There’s a lot of current interest today in how our brains function.  I just finished a fascinating account about learning a complex skill in the book titled: Moonwalking with Einstein: The Art and Science of Remembering Everything, by journalist Joshua Foer (1).

Mr. Foer, as the result of covering the 2005 US Memory Championship, became hooked into learning how people could possibly remember the exact order of 5 decks of cards, and pi to the 1000th digit, a random list of 200 words, and more. Is this ability due to pure intelligence? Is it a trick? Or a learned skill set?
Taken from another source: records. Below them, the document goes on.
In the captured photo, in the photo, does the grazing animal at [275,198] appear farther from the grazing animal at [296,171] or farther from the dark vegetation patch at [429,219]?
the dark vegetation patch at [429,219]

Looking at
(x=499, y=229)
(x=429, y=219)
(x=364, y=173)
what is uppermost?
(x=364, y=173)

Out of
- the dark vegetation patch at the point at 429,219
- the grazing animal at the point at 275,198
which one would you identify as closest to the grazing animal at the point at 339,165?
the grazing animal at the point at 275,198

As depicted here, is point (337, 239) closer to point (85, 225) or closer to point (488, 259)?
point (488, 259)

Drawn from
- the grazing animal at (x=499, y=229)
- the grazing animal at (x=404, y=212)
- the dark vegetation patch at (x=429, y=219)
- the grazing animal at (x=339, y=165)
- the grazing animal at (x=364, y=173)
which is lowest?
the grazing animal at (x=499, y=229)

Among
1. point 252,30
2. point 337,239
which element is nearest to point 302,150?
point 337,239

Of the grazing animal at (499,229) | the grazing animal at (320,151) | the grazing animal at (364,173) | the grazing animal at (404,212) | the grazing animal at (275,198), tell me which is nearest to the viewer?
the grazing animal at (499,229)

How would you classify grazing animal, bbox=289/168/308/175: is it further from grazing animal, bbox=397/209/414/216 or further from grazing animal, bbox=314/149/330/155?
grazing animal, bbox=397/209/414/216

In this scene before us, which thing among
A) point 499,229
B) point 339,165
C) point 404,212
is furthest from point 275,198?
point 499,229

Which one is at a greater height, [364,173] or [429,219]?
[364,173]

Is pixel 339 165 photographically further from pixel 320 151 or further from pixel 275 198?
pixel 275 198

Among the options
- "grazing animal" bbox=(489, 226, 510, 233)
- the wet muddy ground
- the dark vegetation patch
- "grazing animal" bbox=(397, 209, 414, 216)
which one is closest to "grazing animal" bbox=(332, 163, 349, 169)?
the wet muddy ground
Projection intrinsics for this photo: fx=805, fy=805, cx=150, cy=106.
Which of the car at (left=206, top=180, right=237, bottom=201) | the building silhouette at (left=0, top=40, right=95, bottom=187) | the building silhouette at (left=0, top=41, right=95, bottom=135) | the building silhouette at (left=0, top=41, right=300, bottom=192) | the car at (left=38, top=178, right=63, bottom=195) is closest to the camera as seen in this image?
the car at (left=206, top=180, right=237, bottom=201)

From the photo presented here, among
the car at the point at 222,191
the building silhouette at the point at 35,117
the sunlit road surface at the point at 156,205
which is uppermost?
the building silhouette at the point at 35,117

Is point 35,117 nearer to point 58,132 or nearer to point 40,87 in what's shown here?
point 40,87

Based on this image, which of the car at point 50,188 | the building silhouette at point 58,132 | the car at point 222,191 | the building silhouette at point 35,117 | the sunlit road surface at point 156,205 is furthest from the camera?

He learned that just about anyone can become a “mental athlete”, even with an average level of intelligence. He documented his process of qualifying to become a participant in this yearly contest, and indeed, he won the 2006 US

Memory Championship, surging ahead of 36 other seasoned mental athletes. His year of training for this event included exercises in memorizing multiple decks of cards, memorizing random digits, lists of random words, memorizing poems, practicing his system of remembering, and timing himself on each activity. There are techniques that aid the memory with recall—chunking, dramatic and vibrant visualization (as is the title of the book), concentration and focus, and making associations with items already stored in the memory bank.  Some of these techniques have been around for centuries, used before the written word was common.

What are the parallels for human performance in the workplace, I wondered? Why can’t we remember what we’ve “learned” in the classroom when it becomes time to apply it on the job? What does it really take to learn a skill to the level of becoming an exemplary performer?

Some of the keys to success in becoming a champion – an exemplary performer – that emerged were:

Learning to Fluency: What does it take?

And, on the practical side of life, should you decide to become a “mental athlete”, does that mean you will remember where you put your car keys?  (The answer is in the book.)

(1) Moonwalking With Einstein: The Art and Science of Remembering Everything by Joshua Foer, 2011, The Penguin Press, New York, NY.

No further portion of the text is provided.